== WHAT YOU WILL DO ==
Reproduce word for word the stretch of the cocktail recipe thread that begins at the words "I'm having a" and stops after "help me please??".

== PAGE TEXT ==
━━━━━━━━━━━━━━━━━━━━

# cocktail recipes needed please



## Young D (Oct 17, 2005)

I'm having a girly party later this month and wanted to make a few cocktails.  

I'm going to do sex on the beach
Vodka
peach schnapps
fresh orange

but thats all I can make.

can anyone help  I'd like to make margaritas and vodka jelly but don't know how, help me please??


----------



## ☼♥ Minxy ♥☼ © (Jan 13, 2005)

ooo I love cocktails but I'm rubbish at making them....

found this website which looks quite good...

http://www.cocktailmaking.co.uk/

...it's got "jello shots" on there but the only way I've ever made jelly vodka was by using the prepacked jelly and adding vodka to it (instead of all the water you'd normally use) and pouring into shot glasses to chill.

I've never tried it but I love the idea of Jamie Olivers Vodka Watermelon...

1 large ripe watermelon
1 bottle of vodka

What to do: cut a hole in the top of the melon, wide & deep enough to wedge in a funnel tightly. Pour some vodka into the melon through the funnel: leave to sit for a day, then top up. Do this for a few days, keeping the melon chilled all the while until it is saturated with drink. Then just slice the melon up.....boozy but healthy 

For my birthday I bought some Absolut Pear and Absolut Vanilla vodka.....mixed the pear vodka with ginger ale and slices of lime & few mint leaves in a large jug and the vanilla vodka I mixed with coke....both loads of ice in the jugs.....when served the vanilla vodka and coke, I added a scoop of icecream...so like an adult coke float !!! They both seemed to go down very well 

The only other "cocktail" I know how to make it "slippery nipple" ...shot glass with Sambuca and then get teaspoon, and pour Baileys over the bottom of the spoon so the Baileys sits on top of the Sambuca in a layer.

Have fun... 

Natasha x

[red]This post contains an unconfirmed link/information and readers are reminded that FertilityFriends.co.uk or its owners are not responsible for the content of external internet sites[/red]


----------



## Young D (Oct 17, 2005)

oooh lovely,

so for the vodka jelly do you heat the vodka and use only vodka with no water then?    

will do a slippery nipple too i think.. mmmmm yummy.


----------



## Martine ჱܓ (Apr 22, 2004)

Fat Frogs

1x Orange Breezer
1x Blue WKD
1x Smirnof Ice
Loads of ice

This usually makes up 2 pints or just put it all into a jug.. yummy

Martine xx


----------



## carole (Jul 21, 2003)

Brandy Alexanders 

One part brandy
Two parts creme de cacao
Four parts single cream 

Yum


----------



## AmandaB1971 (Feb 19, 2006)

━━━━━━━━━━━━━━━━━━━━

[Spatial relationship records]
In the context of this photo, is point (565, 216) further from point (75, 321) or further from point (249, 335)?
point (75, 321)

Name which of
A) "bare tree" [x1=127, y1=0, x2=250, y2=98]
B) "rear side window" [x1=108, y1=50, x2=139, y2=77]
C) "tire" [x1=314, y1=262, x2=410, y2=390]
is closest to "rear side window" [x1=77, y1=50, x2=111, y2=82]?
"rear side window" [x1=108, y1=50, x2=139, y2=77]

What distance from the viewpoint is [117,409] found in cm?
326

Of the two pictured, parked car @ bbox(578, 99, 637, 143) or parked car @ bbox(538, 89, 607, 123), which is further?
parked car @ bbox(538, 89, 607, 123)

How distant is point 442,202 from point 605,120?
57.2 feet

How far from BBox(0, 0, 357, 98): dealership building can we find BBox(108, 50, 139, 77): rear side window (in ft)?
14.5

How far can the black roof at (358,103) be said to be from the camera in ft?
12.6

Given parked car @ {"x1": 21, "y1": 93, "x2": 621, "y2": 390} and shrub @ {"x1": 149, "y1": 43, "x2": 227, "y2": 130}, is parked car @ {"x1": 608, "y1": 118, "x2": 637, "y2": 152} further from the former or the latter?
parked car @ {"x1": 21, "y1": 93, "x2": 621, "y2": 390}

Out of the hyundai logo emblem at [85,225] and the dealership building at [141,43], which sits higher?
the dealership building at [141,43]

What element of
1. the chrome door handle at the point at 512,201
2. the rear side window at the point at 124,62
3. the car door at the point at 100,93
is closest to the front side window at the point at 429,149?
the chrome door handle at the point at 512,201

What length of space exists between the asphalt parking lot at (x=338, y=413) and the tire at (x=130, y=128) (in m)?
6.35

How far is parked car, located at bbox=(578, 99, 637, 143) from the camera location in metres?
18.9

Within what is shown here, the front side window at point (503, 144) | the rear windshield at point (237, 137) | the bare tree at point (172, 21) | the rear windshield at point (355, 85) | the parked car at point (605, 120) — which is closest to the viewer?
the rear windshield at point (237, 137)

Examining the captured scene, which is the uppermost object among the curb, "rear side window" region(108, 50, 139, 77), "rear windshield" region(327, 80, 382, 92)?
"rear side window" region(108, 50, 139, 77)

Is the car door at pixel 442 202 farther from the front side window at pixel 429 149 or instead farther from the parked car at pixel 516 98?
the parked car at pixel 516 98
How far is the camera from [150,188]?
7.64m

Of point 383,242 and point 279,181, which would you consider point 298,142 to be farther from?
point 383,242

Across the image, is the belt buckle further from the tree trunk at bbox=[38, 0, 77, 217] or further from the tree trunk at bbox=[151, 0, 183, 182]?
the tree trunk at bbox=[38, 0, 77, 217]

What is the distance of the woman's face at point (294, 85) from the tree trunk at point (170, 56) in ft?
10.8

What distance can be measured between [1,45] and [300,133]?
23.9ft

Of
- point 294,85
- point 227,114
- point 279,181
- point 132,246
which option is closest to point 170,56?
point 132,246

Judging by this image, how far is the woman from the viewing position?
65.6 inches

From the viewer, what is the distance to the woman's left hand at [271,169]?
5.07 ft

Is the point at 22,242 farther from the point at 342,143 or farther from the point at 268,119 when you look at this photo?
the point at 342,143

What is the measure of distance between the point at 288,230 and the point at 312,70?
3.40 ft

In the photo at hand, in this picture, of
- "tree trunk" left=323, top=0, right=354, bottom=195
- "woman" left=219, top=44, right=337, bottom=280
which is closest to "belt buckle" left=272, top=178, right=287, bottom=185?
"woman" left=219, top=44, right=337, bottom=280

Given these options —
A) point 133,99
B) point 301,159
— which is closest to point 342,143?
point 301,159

━━━━━━━━━━━━━━━━━━━━

== SOLUTION ==
I'm having a girly party later this month and wanted to make a few cocktails.  

I'm going to do sex on the beach
Vodka
peach schnapps
fresh orange

but thats all I can make.

can anyone help  I'd like to make margaritas and vodka jelly but don't know how, help me please??